La storia dell’olio che parla italiano inizia nel 1898, quando le prime bottiglie con il marchio Dante iniziarono a essere spedite in Nord America, Argentina e in Australia. “Fu Andrea Costa, capostipite dell’omonima famiglia genovese, a iniziare a commercializzare olio di oliva e tessuti dalla Sardegna alla Liguria, per poi specializzarsi nell’acquisto di olio nei Paesi del Mediterraneo. “Per consolidare la rete di vendita scelsero il nome di Dante, simbolo dell’italianità e della poesia”, puntualizza Luciano.
Da una ricerca di mercato condotta all’estero – racconta Luciano, a proposito del ritratto dantesco presente sulla bottiglia di olio – “è emerso che, ahimè, qualcuno pensava che fosse l’effige di una vecchia signora con una coroncina in testa. Il nostro sforzo è di cercare di spiegare ai nostri importatori e distributori esteri chi è Dante, in modo tale che veicolino il nome del grande poeta. Continueremo a portarlo sulle tavole, espandendoci per i nostri azionisti, le banche che hanno dato fiducia a Olio Dante, i nostri collaboratori e il territorio campano dove operiamo”.
Con 33 milioni di litri di olio prodotto e commercializzato annualmente, Olio Dante guarda al futuro con l’orgoglio del lavoro svolto finora: “Dietro a ogni bottiglia c’è tanto lavoro e molta attenzione a tutti i processi – rimarca Mataluni su LinkedIn, il portale dedicato al lavoro -. Io vivo l’azienda in costante presenza, 12 ore al giorno: lo faccio con tanta pazienza e tanta passione. Questo è il senso di chi vuole svolgere il bellissimo mestiere di produttore di olio”.

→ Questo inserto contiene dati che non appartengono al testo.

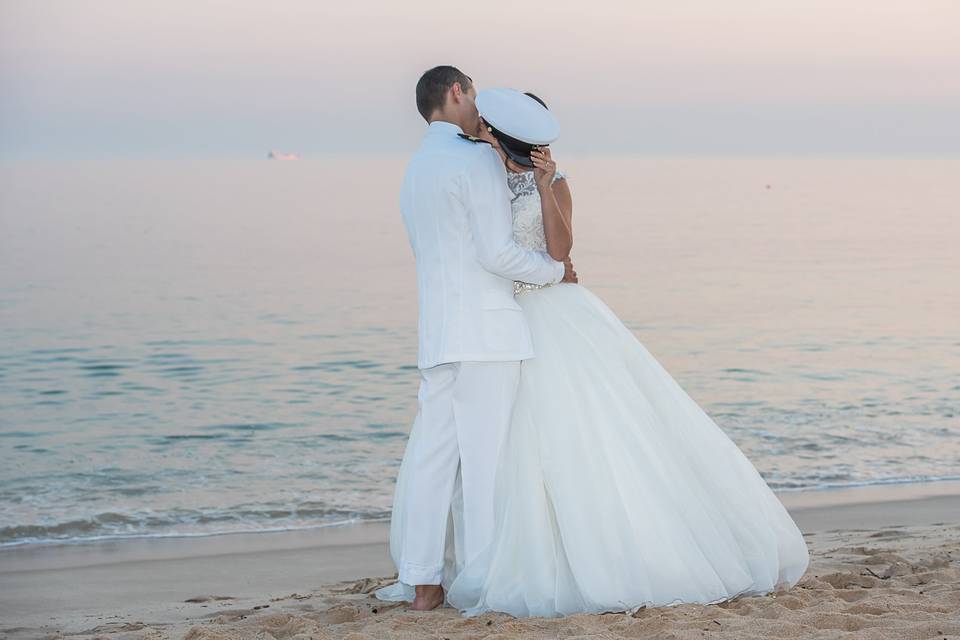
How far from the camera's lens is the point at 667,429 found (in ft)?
14.5

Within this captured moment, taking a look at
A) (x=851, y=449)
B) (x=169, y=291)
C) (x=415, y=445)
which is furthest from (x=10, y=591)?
(x=169, y=291)

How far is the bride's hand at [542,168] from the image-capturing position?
4.24m

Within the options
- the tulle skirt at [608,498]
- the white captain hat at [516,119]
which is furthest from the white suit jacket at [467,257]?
the tulle skirt at [608,498]

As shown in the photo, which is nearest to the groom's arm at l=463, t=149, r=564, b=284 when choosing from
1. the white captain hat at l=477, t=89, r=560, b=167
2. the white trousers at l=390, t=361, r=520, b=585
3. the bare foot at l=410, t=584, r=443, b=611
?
the white captain hat at l=477, t=89, r=560, b=167

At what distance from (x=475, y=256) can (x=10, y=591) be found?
316cm

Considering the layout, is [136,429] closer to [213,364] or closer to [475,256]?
[213,364]

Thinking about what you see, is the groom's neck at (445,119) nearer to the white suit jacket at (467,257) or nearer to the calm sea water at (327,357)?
the white suit jacket at (467,257)

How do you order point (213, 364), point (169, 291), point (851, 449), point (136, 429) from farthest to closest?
point (169, 291) < point (213, 364) < point (136, 429) < point (851, 449)

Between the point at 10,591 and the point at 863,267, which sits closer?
the point at 10,591

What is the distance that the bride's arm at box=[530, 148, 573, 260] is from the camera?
4.25m

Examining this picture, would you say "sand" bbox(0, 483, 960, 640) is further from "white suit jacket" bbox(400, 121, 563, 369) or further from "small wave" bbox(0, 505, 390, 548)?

E di pazienza, con l’olio di oliva, ce ne vuole tanta: “L’ulivo è una delle rarissime piante con ciclo biennale: a parità di condizioni climatologiche – dice Luciano – ci sono anni di carica e anni di scarica. Una volta che le olive vengono raccolte dalla pianta, entro sei ore devono essere frante con le migliori tecnologie possibili, per ottenere un olio di qualità”.
Circa la commercializzazione Olio Dante resta fedele alla distribuzione tradizionale: “Nel 2020 abbiamo fatto un esperimento con Amazon – spiega il CEO Luciano – e le rese sono state molto modeste. Nonostante avessimo proposto un packaging che evitasse la frangibilità del prodotto, il canale e-commerce non è ancora maturo per questo tipo di prodotto a bassa marginalità, dove i costi di consegna incidono molto: se uno va al supermercato e acquista olio, non deve infatti pagare la consegna. L’olio di oliva, inoltre, è spesso promozionato nella grande distribuzione: questo porta a poterlo comprare a buon prezzo durante tutto l’anno e, di conseguenza, c’è meno interesse ad andare su internet”.
Per questa ragione – tira le somme il CEO – “l’e-commerce è un canale a cui guardiamo con grande interesse per l’export in mercati come la Cina. Per quanto riguarda l’Italia continueremo a essere un produttore presente nei canali tradizionali della grande distribuzione, nei piccoli negozi e nel food service”.